Krugman's advice? Stay the Obama course. Keep trying to spend ourselves rich, tax ourselves to prosperity, and borrow ourselves solvent. Stay on the crazy train to economic disaster, and the ultimate exploitable crisis.
Who needs a lighter, an aerosol can, and a peach? I'm ready to throw up right now. Because there's no ifs, ands, or buts about whether the Obama administration will take Paul Krugman's advice:
“But what is absolutely clear is that we are headed in the right direction — and that the surest way out of these storms we’ve been in is to keep moving forward, not back,” the president said in prepared remarks set for delivery at Smith Electric Vehicles in Kansas City, Missouri ...
Obama made the trip to Kansas City as part of his “recovery summer” tour, promoting efforts by his administration to quell concerns that the United States has not added as many jobs as promised and could be slipping into a second recession. While the unemployment rate fell in June, the government estimated that a net 125,000 jobs were lost that month.
“All of our efforts, taken together, are making a difference. A year and a half ago, our economy was shrinking rapidly; now it’s growing,” Obama said. “The economy was bleeding jobs; it’s now adding private-sector jobs, and has been for six straight months.”
No, it isn't growing; the REAL economy has plateaued at a much lower level. Same thing for private sector employment, where the number of REAL jobs "saved or created" is being lapped by the number of "discouraged workers" leaving the workforce altogether and joining the burgeoning indolent class, a demographic guaranteed to vote Donk sooner or later.

#### Provided data:

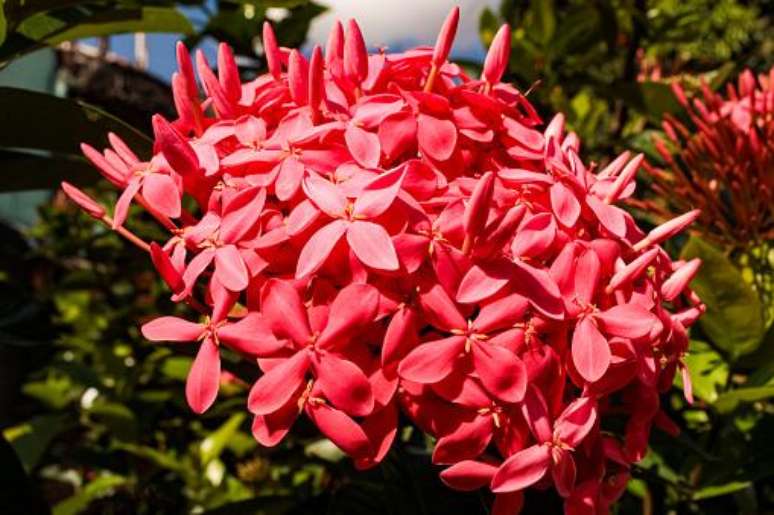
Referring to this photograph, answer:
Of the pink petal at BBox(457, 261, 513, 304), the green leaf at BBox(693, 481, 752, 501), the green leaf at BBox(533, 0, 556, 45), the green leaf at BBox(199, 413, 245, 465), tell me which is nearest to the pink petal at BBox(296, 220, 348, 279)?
the pink petal at BBox(457, 261, 513, 304)

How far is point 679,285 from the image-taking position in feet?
2.40

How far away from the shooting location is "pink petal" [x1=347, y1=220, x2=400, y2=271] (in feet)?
1.91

#### Directions:
1: From the passage on Obama's Kansas City remarks, extract the text starting with "Krugman's advice? Stay" and going on through "ultimate exploitable crisis.".
2: In the passage on Obama's Kansas City remarks, how many jobs did the government estimate were lost in June?
You won't need the rows.

#### Response list:
1:
Krugman's advice? Stay the Obama course. Keep trying to spend ourselves rich, tax ourselves to prosperity, and borrow ourselves solvent. Stay on the crazy train to economic disaster, and the ultimate exploitable crisis.

2: A net 125,000 jobs.